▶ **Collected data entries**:
****************

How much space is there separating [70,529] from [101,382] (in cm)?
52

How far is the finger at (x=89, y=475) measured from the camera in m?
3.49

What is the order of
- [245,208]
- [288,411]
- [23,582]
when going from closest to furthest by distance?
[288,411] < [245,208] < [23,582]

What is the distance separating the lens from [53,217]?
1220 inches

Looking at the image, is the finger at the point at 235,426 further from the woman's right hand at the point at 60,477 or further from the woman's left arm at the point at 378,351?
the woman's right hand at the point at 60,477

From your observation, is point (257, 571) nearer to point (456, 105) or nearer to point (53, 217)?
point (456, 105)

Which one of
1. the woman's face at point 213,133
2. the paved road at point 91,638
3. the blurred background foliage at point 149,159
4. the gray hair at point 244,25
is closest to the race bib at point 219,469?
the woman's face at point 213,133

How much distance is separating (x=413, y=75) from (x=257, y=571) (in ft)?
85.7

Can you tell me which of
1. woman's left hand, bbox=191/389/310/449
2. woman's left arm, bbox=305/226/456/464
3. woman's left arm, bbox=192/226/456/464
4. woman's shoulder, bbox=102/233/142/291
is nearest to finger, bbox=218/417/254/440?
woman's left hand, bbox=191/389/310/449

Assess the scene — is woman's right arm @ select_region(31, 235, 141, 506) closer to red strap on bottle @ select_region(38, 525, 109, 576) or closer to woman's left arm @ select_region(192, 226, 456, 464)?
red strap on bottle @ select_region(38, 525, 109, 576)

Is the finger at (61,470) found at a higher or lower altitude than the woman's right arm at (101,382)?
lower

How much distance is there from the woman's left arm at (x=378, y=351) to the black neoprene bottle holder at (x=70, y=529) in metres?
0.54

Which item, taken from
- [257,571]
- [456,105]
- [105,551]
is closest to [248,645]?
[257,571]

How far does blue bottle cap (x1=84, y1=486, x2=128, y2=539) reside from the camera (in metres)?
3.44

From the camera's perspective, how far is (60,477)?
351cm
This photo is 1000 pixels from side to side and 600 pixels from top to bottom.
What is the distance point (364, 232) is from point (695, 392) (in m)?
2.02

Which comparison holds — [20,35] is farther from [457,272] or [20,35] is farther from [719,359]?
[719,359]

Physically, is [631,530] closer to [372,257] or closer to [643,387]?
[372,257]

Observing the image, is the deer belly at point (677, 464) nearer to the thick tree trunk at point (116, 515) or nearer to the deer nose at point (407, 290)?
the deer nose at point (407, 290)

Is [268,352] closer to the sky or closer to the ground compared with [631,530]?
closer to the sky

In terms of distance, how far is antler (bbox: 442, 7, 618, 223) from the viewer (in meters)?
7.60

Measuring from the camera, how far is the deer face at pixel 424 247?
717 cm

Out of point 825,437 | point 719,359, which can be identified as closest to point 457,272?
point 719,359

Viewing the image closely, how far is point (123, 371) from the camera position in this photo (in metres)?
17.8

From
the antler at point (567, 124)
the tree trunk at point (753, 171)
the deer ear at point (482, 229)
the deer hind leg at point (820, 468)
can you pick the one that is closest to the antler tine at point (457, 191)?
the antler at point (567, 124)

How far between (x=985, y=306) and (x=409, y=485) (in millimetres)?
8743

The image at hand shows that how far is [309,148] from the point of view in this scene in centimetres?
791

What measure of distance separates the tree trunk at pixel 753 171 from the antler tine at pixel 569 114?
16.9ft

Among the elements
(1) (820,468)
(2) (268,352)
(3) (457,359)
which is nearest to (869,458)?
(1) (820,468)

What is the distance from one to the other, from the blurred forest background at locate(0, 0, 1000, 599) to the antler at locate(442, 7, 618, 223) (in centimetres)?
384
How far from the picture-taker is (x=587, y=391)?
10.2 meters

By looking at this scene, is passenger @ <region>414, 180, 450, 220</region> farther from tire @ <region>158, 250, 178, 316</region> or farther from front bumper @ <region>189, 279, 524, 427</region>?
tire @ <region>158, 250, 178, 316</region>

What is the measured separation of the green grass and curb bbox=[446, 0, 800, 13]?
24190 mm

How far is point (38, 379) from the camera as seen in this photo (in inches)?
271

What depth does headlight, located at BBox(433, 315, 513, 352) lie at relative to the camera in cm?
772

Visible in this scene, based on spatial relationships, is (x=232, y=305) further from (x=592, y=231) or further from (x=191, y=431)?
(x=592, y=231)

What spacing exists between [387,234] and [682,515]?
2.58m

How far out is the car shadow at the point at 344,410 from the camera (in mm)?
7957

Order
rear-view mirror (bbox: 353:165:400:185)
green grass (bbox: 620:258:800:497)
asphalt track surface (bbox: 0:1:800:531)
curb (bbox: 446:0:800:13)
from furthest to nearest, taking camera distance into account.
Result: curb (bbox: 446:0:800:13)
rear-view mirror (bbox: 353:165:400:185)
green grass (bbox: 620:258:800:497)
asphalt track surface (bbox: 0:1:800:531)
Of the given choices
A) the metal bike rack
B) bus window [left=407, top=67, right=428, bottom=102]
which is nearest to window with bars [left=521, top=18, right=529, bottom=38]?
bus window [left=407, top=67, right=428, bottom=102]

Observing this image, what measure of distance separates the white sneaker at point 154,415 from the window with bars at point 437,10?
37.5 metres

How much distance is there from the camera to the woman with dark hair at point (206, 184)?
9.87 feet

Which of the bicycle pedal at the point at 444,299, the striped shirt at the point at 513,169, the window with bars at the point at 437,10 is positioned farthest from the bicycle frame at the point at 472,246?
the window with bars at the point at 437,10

****************

▶ **WHAT IS ASKED**: Extract exactly the lines between the line containing "What spacing exists" and the end of the data, including both.

▶ **EXERCISE ANSWER**:
What spacing exists between [387,234] and [682,515]?
2.58m

How far out is the car shadow at the point at 344,410 from the camera (in mm)?
7957

Order
rear-view mirror (bbox: 353:165:400:185)
green grass (bbox: 620:258:800:497)
asphalt track surface (bbox: 0:1:800:531)
curb (bbox: 446:0:800:13)
from furthest to nearest, taking camera distance into account.
Result: curb (bbox: 446:0:800:13)
rear-view mirror (bbox: 353:165:400:185)
green grass (bbox: 620:258:800:497)
asphalt track surface (bbox: 0:1:800:531)
Of the given choices
A) the metal bike rack
B) bus window [left=407, top=67, right=428, bottom=102]
which is nearest to window with bars [left=521, top=18, right=529, bottom=38]?
bus window [left=407, top=67, right=428, bottom=102]

Observing this image, what measure of distance separates the white sneaker at point 154,415 from the window with bars at point 437,10?
37.5 metres

How much distance is there from the camera to the woman with dark hair at point (206, 184)?
9.87 feet

Which of the bicycle pedal at the point at 444,299, the striped shirt at the point at 513,169, the window with bars at the point at 437,10 is positioned farthest from the bicycle frame at the point at 472,246?
the window with bars at the point at 437,10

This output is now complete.